The timid Zorahayda said nothing, but threw her arms round the neck of Kadiga.

“Mercy on me!” exclaimed the discreet old woman; “what are you talking of, my children? Your father would be the death of us all if he heard of such a thing. To be sure, these cavaliers are evidently well-bred, and high-minded youths; but what of that? they are the enemies of our faith, and you must not even think of them but with abhorrence.”

There is an admirable intrepidity in the female will, particularly when about the marriageable age, which is not to be deterred by dangers and prohibitions. The princesses hung round their old duenna, and coaxed, and entreated, and declared that a refusal would break their hearts.

What could she do? She was certainly the most discreet old woman in the whole world, and one of the most faithful servants to the king; but was she to see three beautiful princesses break their hearts for the mere tinkling of a guitar? Besides, though she had been so long among the Moors, and changed her faith in imitation of her mistress, like a trusty follower, yet she was a Spaniard born, and had the lingerings of Christianity in her heart. So she set about to contrive how the wish of the princesses might be gratified.
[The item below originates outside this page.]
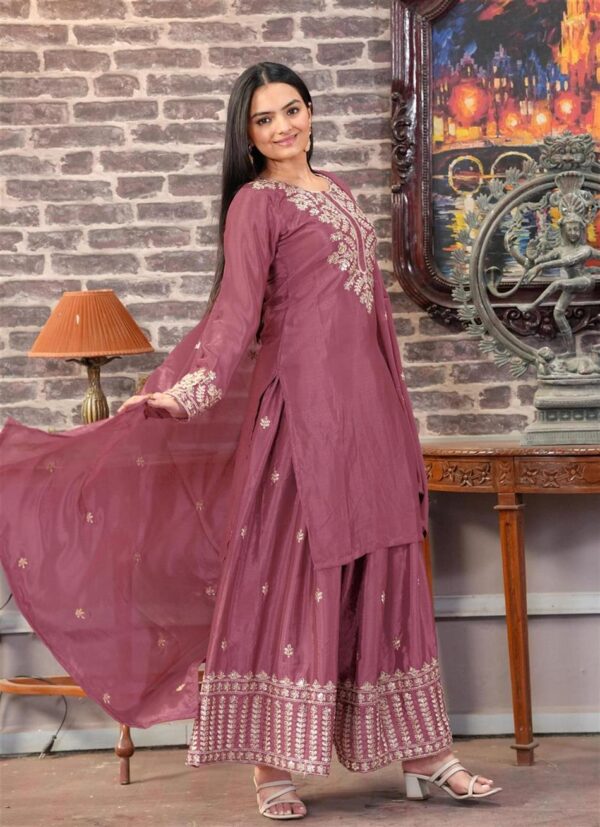 Shop Designer Embroidered Chinon Sharara Suit with Sequence Work – Elegant Festive Outfit - Image 3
The Christian captives, confined in the Vermilion Towers, were under the charge of a big-whiskered, broad-shouldered renegado, called Hussein Baba, who was reputed to have a most itching palm. She went to him privately, and slipping a broad piece of gold into his hand, “Hussein Baba,” said she; “my mistresses the three princesses, who are shut up in the tower, and in sad want of amusement, have heard of the musical talents of the three Spanish cavaliers, and are desirous of hearing a specimen of their skill. I am sure you are too kind-hearted to refuse them so innocent a gratification.”
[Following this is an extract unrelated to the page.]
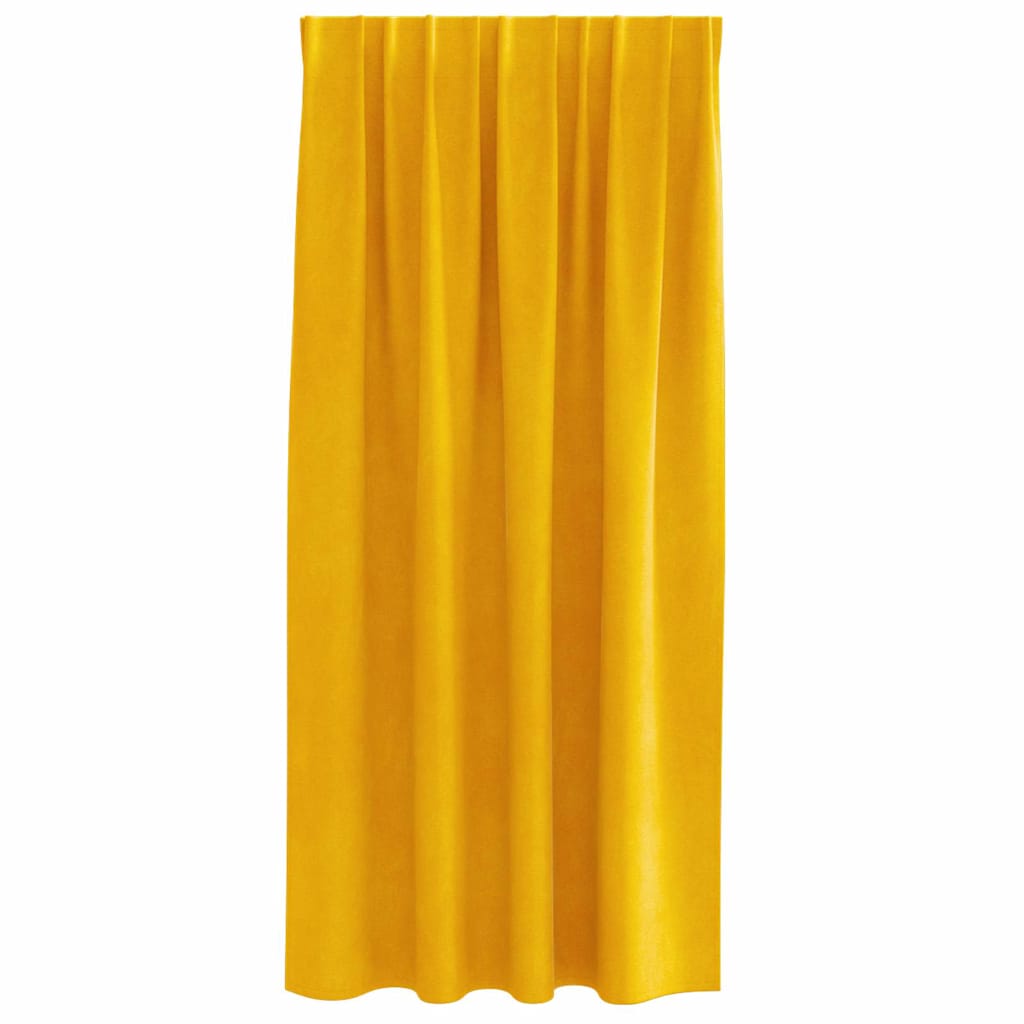 Verduisterende gordijnen 2 st Mosterdgeel 140 x 175 cm Fluweel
“What! and to have my head set grinning over the gate of my own tower! for that would be the reward, if the king should discover it.”

“No danger of anything of the kind; the affair may be managed so that the whim of the princesses may be gratified, and their father be never the wiser. You know the deep ravine outside of the walls which passes immediately below the tower. Put the three Christians to work there, and at the intervals of their labor, let them play and sing, as if for their own recreation. In this way the princesses will be able to hear them from the windows of the tower, and you may be sure of their paying well for your compliance.”
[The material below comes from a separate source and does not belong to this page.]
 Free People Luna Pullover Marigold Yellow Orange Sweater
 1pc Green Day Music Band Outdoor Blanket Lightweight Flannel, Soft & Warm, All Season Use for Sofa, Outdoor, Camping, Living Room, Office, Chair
As the good old woman concluded her harangue, she kindly pressed the rough hand of the renegado, and left within it another piece of gold.

Her eloquence was irresistible. The very next day the three cavaliers were put to work in the ravine. During the noontide heat, when their fellow-laborers were sleeping in the shade, and the guard nodding drowsily at his post, they seated themselves among the herbage at the foot of the tower, and sang a Spanish roundelay to the accompaniment of the guitar.

The glen was deep, the tower was high, but their voices rose distinctly in the stillness of the summer noon. The princesses listened from their balcony, they had been taught the Spanish language by their duenna, and were moved by the tenderness of the song. The discreet Kadiga, on the contrary, was terribly shocked. “Allah preserve us!” cried she, “they are singing a love-ditty, addressed to yourselves. Did ever mortal hear of such audacity? I will run to the slave-master, and have them soundly bastinadoed.”